The figure of cuddle cat has always claimed my attention in the Maddie case. Right at the beginning, I remembered a famous British paediatrician, Donald Winnicott, who attributed particular importance to toys (or other objects) that gain a special value for children in very precocious phases of their lives. These objects, which the paediatrician called transitional, are invested with particular passion by the children, or even with addiction, for possessing symbolic characteristics of safety, comfort, care and other qualities that emanate from the mother figure. It is almost always the mother who offers, or promotes, this relationship of passion with the object. Therefore, when she is absent or when the children, for example, go to bed or to nursery school, they absolutely need to enjoy the company of these objects. That is the only way that they can endure those moments. We all remember when our children could only sleep if they were hugging their soft toy.

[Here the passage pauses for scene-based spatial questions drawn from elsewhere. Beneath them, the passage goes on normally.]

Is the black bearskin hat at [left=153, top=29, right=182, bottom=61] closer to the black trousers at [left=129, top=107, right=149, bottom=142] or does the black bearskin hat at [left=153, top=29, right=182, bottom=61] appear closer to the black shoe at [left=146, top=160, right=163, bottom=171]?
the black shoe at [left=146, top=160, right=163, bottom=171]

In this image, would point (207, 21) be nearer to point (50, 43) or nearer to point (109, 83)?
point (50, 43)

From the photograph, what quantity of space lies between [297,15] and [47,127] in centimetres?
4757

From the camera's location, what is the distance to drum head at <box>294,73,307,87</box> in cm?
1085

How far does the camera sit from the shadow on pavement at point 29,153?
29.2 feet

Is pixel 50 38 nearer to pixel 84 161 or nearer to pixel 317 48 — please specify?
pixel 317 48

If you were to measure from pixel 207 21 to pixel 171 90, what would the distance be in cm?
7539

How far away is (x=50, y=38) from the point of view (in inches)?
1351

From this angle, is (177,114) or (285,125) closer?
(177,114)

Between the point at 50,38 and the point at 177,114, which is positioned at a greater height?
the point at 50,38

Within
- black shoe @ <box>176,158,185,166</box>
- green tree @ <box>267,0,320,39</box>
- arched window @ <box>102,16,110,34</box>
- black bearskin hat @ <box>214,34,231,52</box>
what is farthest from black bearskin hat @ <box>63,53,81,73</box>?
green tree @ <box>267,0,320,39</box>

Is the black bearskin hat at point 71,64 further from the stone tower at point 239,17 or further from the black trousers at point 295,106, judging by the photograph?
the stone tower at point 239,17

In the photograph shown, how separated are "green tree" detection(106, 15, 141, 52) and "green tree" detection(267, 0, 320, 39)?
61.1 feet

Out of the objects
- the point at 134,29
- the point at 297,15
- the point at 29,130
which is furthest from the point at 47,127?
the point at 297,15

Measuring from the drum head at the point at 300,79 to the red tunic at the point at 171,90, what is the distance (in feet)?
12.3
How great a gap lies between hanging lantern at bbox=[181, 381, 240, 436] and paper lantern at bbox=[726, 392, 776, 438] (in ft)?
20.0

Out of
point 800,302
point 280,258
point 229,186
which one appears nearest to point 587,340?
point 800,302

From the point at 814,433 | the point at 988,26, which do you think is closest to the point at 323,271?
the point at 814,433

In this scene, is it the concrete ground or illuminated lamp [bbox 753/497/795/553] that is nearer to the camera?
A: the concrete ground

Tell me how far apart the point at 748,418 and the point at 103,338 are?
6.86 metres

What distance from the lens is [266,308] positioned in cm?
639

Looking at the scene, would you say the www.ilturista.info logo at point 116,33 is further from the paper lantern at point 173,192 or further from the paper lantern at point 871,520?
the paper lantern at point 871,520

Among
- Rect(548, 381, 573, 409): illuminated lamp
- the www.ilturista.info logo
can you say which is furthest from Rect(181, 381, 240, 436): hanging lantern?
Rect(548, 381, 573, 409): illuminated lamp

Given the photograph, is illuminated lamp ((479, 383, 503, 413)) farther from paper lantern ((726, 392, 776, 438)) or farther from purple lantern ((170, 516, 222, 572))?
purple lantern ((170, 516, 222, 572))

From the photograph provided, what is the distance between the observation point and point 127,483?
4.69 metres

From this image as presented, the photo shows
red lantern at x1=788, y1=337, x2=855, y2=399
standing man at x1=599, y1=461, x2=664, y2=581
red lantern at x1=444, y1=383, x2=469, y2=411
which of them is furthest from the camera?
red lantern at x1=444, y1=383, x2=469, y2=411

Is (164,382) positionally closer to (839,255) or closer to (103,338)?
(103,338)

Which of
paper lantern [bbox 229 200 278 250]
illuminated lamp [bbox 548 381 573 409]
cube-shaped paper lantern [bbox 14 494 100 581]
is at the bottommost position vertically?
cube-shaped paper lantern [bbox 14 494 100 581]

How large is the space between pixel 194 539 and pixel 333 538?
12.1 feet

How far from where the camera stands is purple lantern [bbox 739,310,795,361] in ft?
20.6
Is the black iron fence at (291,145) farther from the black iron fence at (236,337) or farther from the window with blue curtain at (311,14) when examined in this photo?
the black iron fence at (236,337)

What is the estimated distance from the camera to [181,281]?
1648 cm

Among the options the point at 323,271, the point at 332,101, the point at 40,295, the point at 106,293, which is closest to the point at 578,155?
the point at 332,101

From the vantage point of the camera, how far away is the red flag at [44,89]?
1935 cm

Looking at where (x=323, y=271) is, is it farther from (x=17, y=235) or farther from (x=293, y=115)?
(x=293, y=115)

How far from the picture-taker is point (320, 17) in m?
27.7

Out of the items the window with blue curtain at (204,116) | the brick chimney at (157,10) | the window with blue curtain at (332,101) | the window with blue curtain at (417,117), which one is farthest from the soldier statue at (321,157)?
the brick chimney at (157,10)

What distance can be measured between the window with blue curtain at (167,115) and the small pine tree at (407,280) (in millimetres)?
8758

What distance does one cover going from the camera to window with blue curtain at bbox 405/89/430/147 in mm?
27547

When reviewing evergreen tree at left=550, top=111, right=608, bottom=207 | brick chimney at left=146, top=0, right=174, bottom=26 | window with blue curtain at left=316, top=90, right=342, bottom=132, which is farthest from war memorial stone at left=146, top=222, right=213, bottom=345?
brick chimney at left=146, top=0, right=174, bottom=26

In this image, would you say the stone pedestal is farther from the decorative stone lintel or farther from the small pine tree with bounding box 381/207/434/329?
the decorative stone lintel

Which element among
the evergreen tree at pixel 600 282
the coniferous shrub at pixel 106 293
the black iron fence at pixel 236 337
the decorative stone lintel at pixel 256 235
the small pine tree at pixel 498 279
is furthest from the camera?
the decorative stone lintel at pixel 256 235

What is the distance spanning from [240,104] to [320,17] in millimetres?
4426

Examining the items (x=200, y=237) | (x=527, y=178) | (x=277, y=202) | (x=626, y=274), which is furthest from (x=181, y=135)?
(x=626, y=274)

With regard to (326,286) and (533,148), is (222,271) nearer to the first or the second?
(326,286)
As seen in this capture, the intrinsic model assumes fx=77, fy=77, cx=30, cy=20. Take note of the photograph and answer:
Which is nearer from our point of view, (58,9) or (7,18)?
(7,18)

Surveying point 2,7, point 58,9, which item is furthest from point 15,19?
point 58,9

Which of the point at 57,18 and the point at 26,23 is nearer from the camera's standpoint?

But that object gradually loses that symbolic dimension, as new relational meanings emerge. Nevertheless, while the passion and the addiction over that object last, all its qualities should be maintained. One of them, very important: the scent. Who has never witnessed a child’s tantrum because she does not want her soft toy to be washed, even preferring it to remain dirty and smelly?
That’s right. I have never managed to understand who the pink cuddle cat belonged to…
But I’m certain of one thing: it’s a lot more important than it seems.
Even after being washed, when Kate could not feel Maddie’s scent anymore, and placed, untouched, in the little bed where it slept, the dogs felt a presence.
I finish for the day with a sentence by Professor José Pinto da Costa (whom I was honoured to be a student of) that was spoken during the aforementioned debate: “I see that I still have a lot to learn about those sniffer dogs’ biology”.